◆ WHAT YOU HAVE TO DO
In your copy, set down the entries exactly and exclude the pictures.

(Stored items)
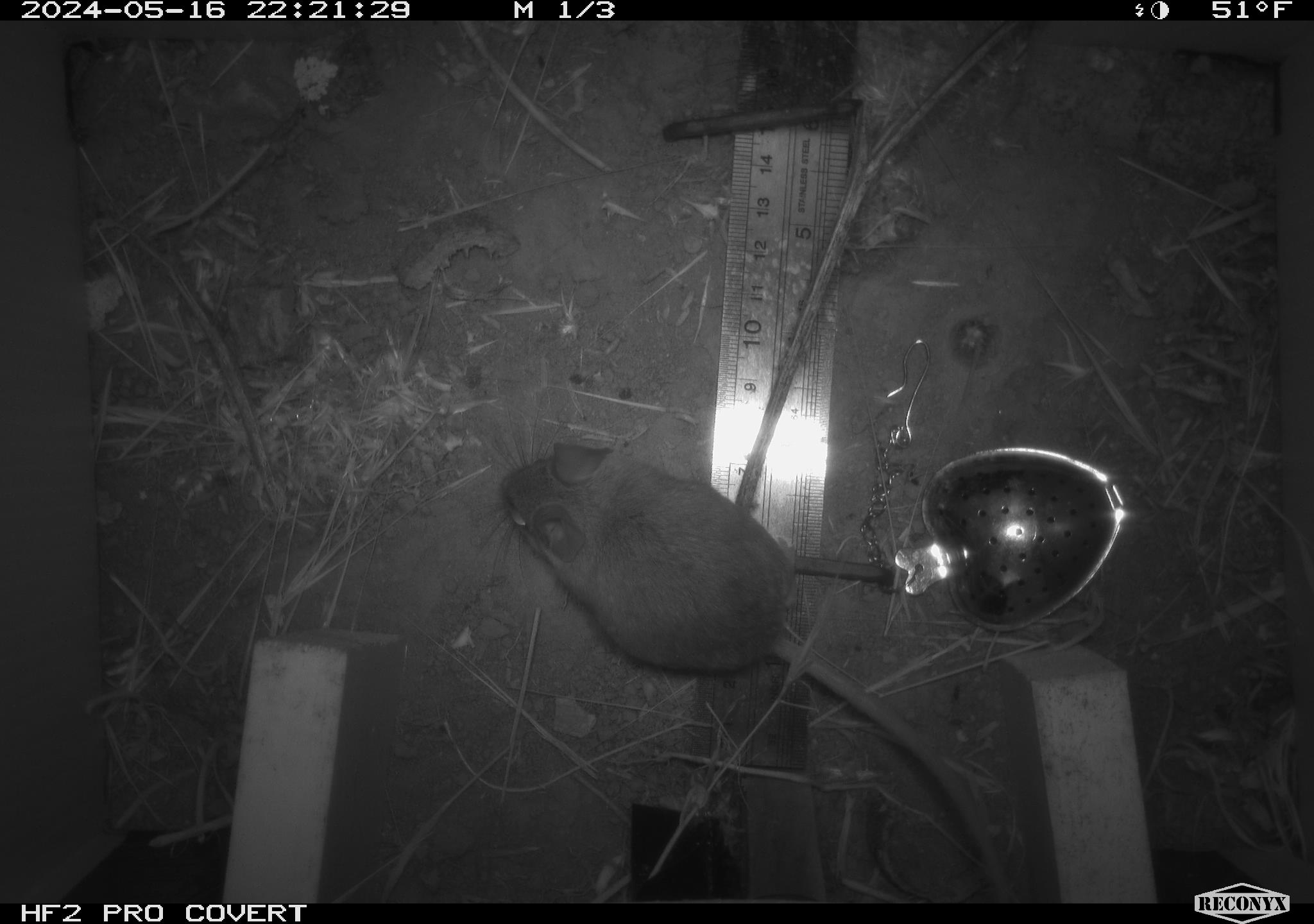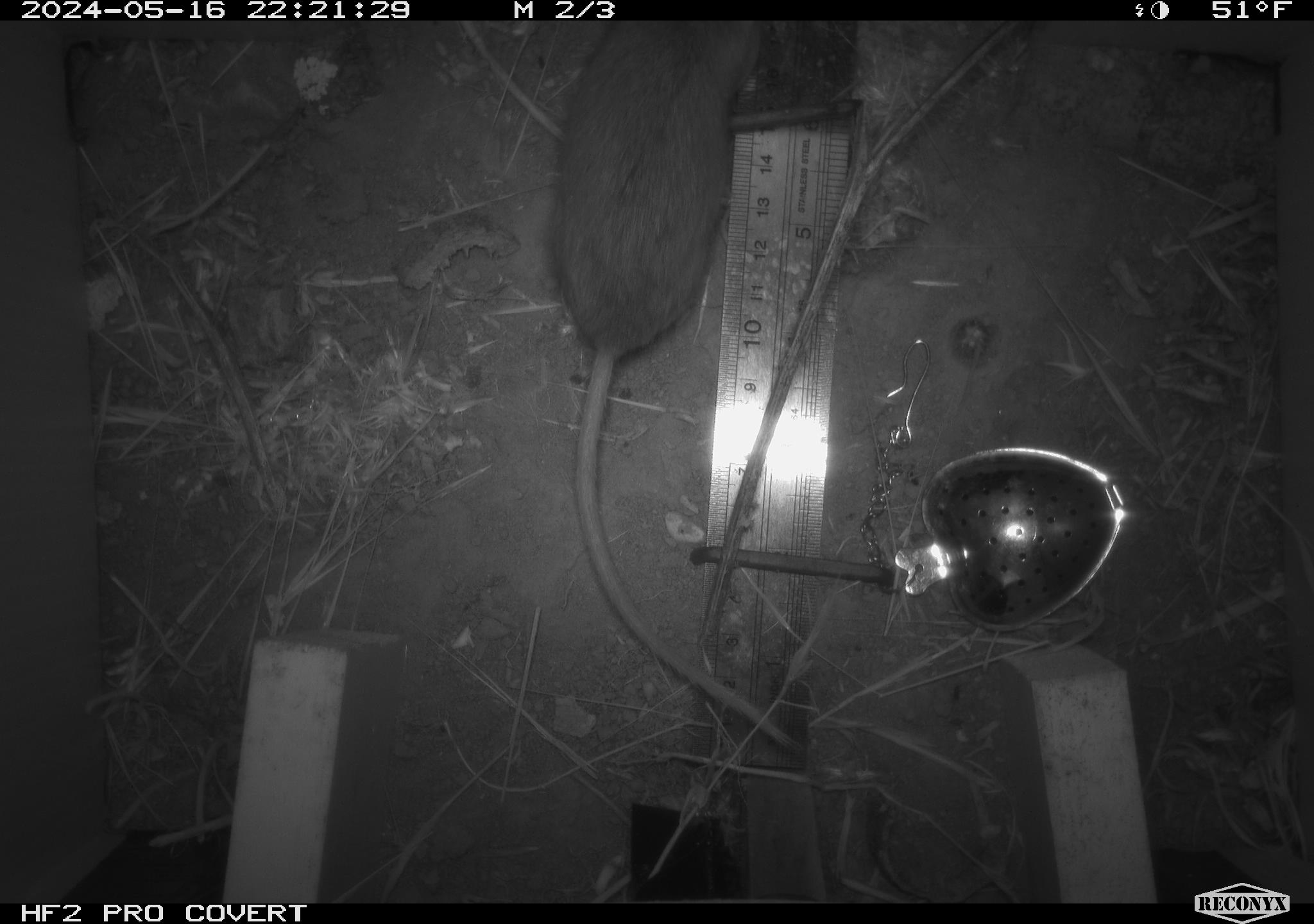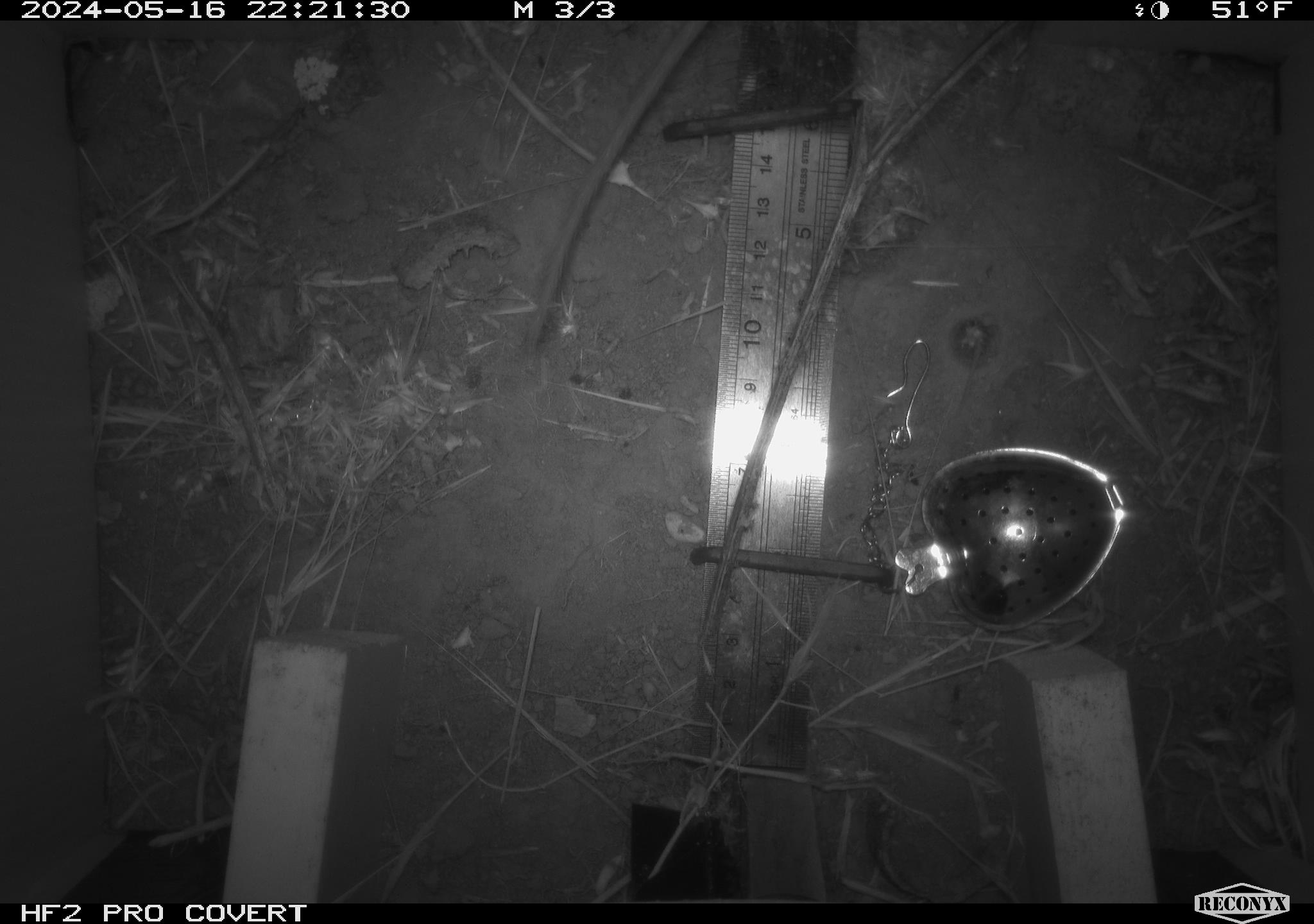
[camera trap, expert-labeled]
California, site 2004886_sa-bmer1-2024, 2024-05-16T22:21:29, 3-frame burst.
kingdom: Animalia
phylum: Chordata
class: Mammalia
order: Rodentia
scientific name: Rodentia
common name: mouse species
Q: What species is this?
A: Mouse species (Rodentia).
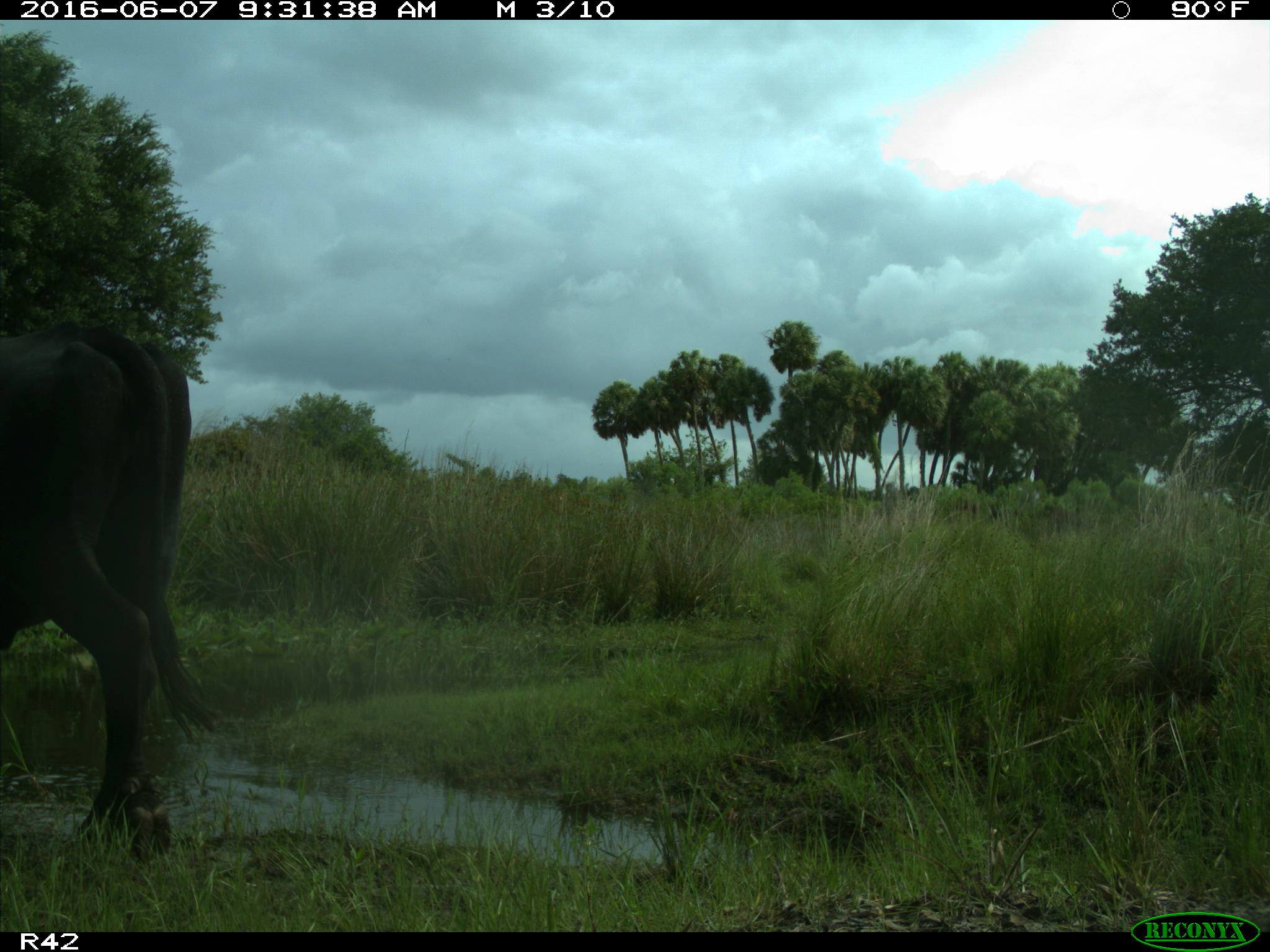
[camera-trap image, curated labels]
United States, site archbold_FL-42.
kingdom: Animalia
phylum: Chordata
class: Mammalia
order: Artiodactyla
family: Bovidae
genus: Bos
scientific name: Bos taurus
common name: domestic cow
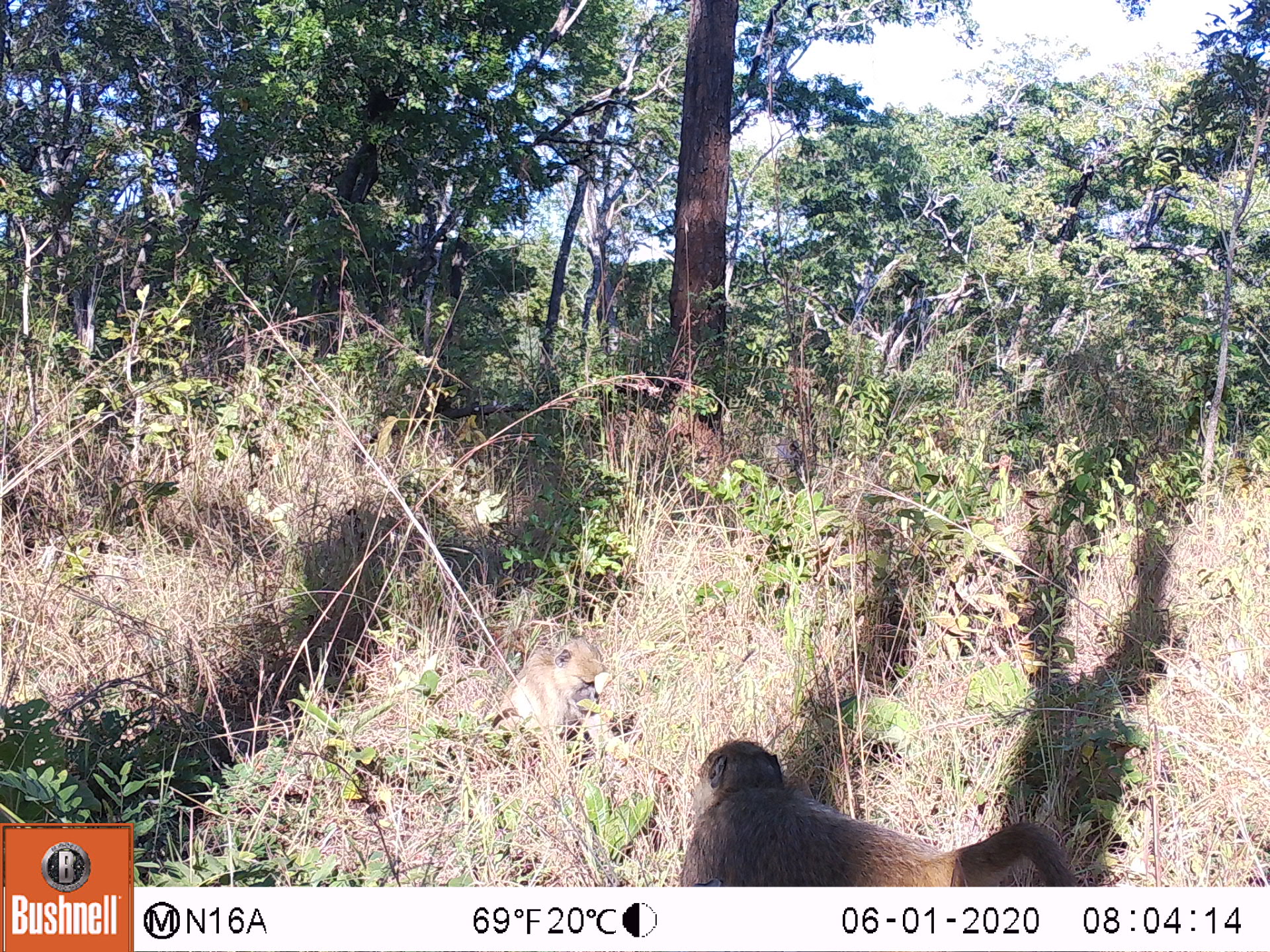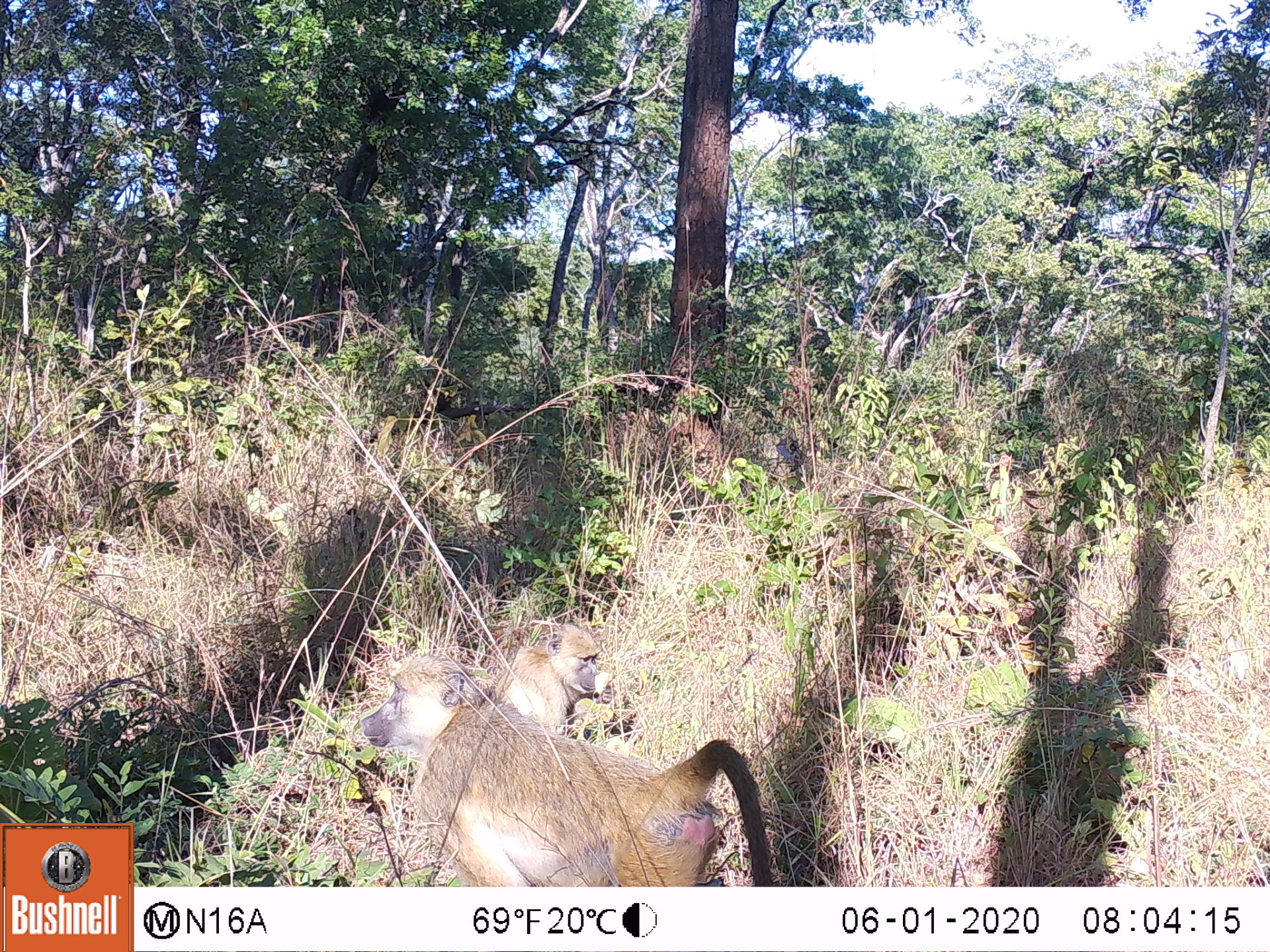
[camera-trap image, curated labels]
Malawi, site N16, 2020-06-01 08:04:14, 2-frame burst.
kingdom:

◆ RESPONSE AREA
[camera trap, expert-labeled]
California, site 2004886_sa-bmer1-2024, 2024-05-16T22:21:29, 3-frame burst.
kingdom: Animalia
phylum: Chordata
class: Mammalia
order: Rodentia
scientific name: Rodentia
common name: mouse species
Q: What species is this?
A: Mouse species (Rodentia).
[camera-trap image, curated labels]
United States, site archbold_FL-42.
kingdom: Animalia
phylum: Chordata
class: Mammalia
order: Artiodactyla
family: Bovidae
genus: Bos
scientific name: Bos taurus
common name: domestic cow
[camera-trap image, curated labels]
Malawi, site N16, 2020-06-01 08:04:14, 2-frame burst.
kingdom:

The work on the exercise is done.